*** Document passage ***

Leslie A. Leinwand of the University of Colorado, Boulder, recently identified a mixture of fatty acids involved in heart cell growth in the Burmese python. The snake’s heart grows larger after a big meal.
Credit: Thomas Cooper
Leinwand studied Burmese pythons for clues about the molecular triggers of healthy heart growth.

A specific mixture of fatty acids circulating in the blood of pythons is responsible for an increase in the size of the animals’ hearts after feeding, according to a new report (Science, DOI: 10.1126/science.1210558). The identification of these molecules, which trigger pythons’ heart cells to expand so that the snakes can metabolize big meals, could lead to future therapies for heart disease in humans.

Although they sometimes fast for long periods between meals, when Burmese pythons feed, they can swallow prey as large as a deer. To accommodate such feasts, the snakes’ metabolic rates skyrocket, and their hearts grow in mass by as much as 40% within two to three days after feeding.

A team of researchers led by Leslie A. Leinwand of the University of Colorado, Boulder, took a closer look at the composition of the snakes’ blood plasma before and after feeding to understand this extreme physiology. The scientists saw a significant increase in trigly­cerides and fatty acids post meal that made the pythons’ blood appear “milky,” Leinwand says.

*** End of Document passage ***

- _Assigned task 1_:
According to the passage on python heart growth, how much can a Burmese python's heart increase in mass after feeding?
- _Assigned task 2_:
Please carry on the passage on python heart growth from the point where it stops.

*** Material supplied ***

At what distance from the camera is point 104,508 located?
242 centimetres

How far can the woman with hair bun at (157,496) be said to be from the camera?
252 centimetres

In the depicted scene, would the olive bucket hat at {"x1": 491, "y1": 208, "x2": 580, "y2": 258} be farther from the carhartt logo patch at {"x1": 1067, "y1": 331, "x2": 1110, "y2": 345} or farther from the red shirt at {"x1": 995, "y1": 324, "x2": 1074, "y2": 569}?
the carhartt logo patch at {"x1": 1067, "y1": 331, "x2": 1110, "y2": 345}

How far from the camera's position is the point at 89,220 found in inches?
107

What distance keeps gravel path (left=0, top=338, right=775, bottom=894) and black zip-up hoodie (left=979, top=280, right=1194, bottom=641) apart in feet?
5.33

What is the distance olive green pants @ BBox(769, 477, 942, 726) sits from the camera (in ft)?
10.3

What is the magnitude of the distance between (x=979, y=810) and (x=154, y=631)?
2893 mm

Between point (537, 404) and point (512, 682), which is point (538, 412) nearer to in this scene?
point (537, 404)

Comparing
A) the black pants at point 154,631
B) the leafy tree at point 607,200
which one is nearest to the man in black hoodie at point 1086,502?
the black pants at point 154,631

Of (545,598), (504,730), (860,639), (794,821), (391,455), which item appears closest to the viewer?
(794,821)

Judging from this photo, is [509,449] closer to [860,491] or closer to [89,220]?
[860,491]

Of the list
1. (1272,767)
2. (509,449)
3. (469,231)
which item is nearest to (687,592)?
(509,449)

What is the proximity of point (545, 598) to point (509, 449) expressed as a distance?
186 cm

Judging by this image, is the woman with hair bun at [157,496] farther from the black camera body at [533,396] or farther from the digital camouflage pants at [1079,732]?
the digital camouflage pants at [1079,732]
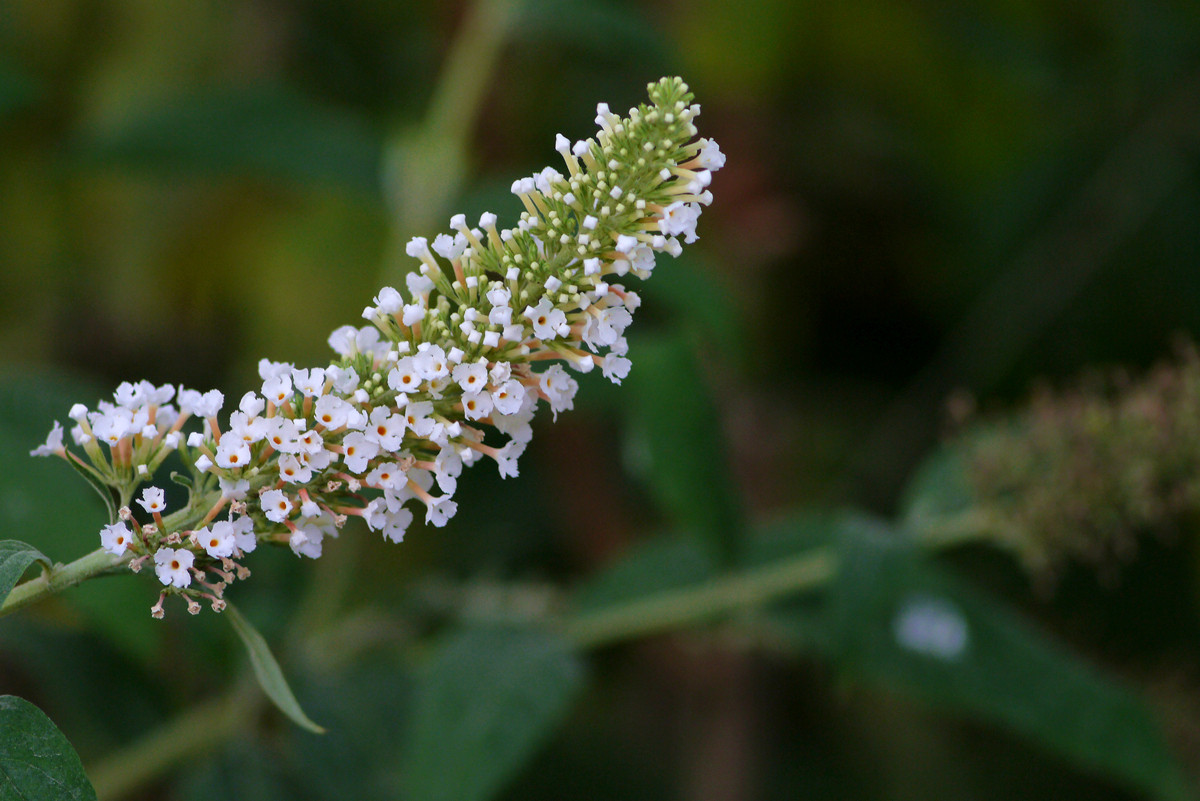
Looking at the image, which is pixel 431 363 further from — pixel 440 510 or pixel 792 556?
pixel 792 556

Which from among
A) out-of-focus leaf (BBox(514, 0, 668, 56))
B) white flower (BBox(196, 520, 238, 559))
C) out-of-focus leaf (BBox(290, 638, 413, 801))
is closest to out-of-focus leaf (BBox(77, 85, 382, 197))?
out-of-focus leaf (BBox(514, 0, 668, 56))

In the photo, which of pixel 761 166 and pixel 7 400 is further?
pixel 761 166

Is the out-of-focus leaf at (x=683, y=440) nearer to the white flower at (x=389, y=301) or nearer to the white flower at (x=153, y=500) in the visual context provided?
the white flower at (x=389, y=301)

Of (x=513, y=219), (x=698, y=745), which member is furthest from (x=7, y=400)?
(x=698, y=745)

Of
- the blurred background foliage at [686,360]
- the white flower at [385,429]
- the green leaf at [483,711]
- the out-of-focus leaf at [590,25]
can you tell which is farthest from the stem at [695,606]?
the out-of-focus leaf at [590,25]

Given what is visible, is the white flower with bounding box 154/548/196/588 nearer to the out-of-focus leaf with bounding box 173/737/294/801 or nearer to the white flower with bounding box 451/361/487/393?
the white flower with bounding box 451/361/487/393

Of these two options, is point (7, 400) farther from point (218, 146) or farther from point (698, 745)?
point (698, 745)
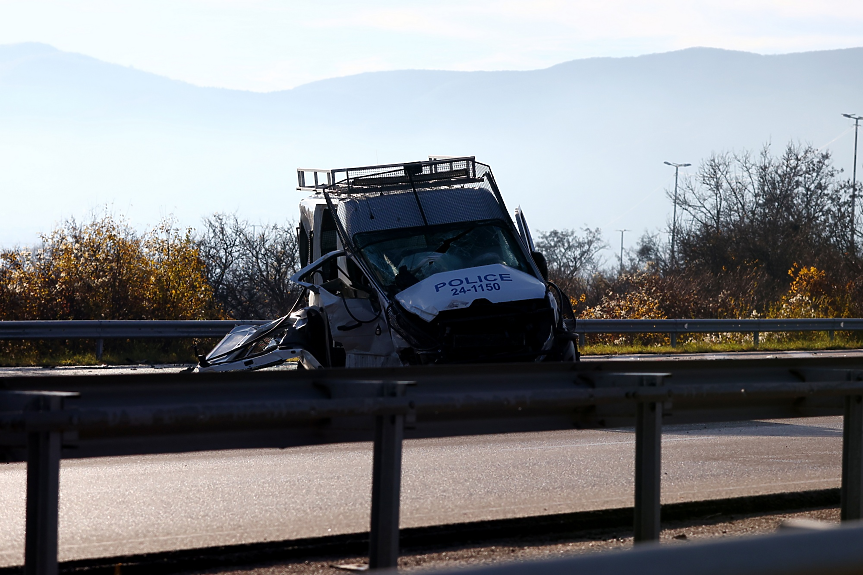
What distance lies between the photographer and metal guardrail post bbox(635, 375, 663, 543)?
14.3 ft

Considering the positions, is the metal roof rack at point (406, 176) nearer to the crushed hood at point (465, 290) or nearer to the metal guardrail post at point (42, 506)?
the crushed hood at point (465, 290)

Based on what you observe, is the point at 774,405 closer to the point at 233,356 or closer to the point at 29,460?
the point at 29,460

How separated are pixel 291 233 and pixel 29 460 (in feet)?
102

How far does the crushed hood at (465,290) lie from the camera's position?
8891mm

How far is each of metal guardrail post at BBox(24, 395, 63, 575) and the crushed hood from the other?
576cm

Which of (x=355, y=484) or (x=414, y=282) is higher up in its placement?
(x=414, y=282)

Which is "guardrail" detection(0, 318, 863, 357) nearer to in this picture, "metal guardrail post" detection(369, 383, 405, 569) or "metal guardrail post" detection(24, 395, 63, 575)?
"metal guardrail post" detection(369, 383, 405, 569)

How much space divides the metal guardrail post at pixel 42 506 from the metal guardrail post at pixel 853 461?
3.61 metres

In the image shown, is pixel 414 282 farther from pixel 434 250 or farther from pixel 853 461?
pixel 853 461

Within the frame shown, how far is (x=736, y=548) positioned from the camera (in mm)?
1516

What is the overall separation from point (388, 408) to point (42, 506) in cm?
128

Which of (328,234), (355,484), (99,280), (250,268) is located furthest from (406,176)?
(250,268)

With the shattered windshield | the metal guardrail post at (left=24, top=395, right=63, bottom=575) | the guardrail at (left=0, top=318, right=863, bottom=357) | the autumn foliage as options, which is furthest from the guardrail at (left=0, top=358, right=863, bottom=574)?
the autumn foliage

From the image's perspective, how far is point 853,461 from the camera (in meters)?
4.78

*** End of Material supplied ***

- _Answer area 1_:
By as much as 40% within two to three days after feeding.

- _Answer area 2_:
Using gas chromatography, the team identified the main components responsible for signaling the snakes’ heart growth: myristic, palmitic, and palmitoleic acids. When added to cultured rat heart cells or injected into mice, this mixture caused the same enlargement elicited by the plasma of fed pythons. The researchers also administered the fatty acids to fasting pythons and observed heart growth similar to that in fed snakes.

Heart growth in humans can be both good and bad, Leinwand says. For well-trained athletes, heart muscle walls and chambers grow proportionally, leading to increased metabolic efficiency. Understanding the molecular mechanisms behind healthy heart growth in pythons could help cardiac disease patients who have small heart chambers and thick heart muscle walls.

These results are fascinating and newsworthy, says Marc van Bilsen, a cardiac physiologist at Maastricht University, in the Netherlands, because the researchers show that saturated and monounsaturated fatty acids—traditionally considered as “bad guys” or merely as energy-providing substrates for the heart—have important roles in cellular signaling.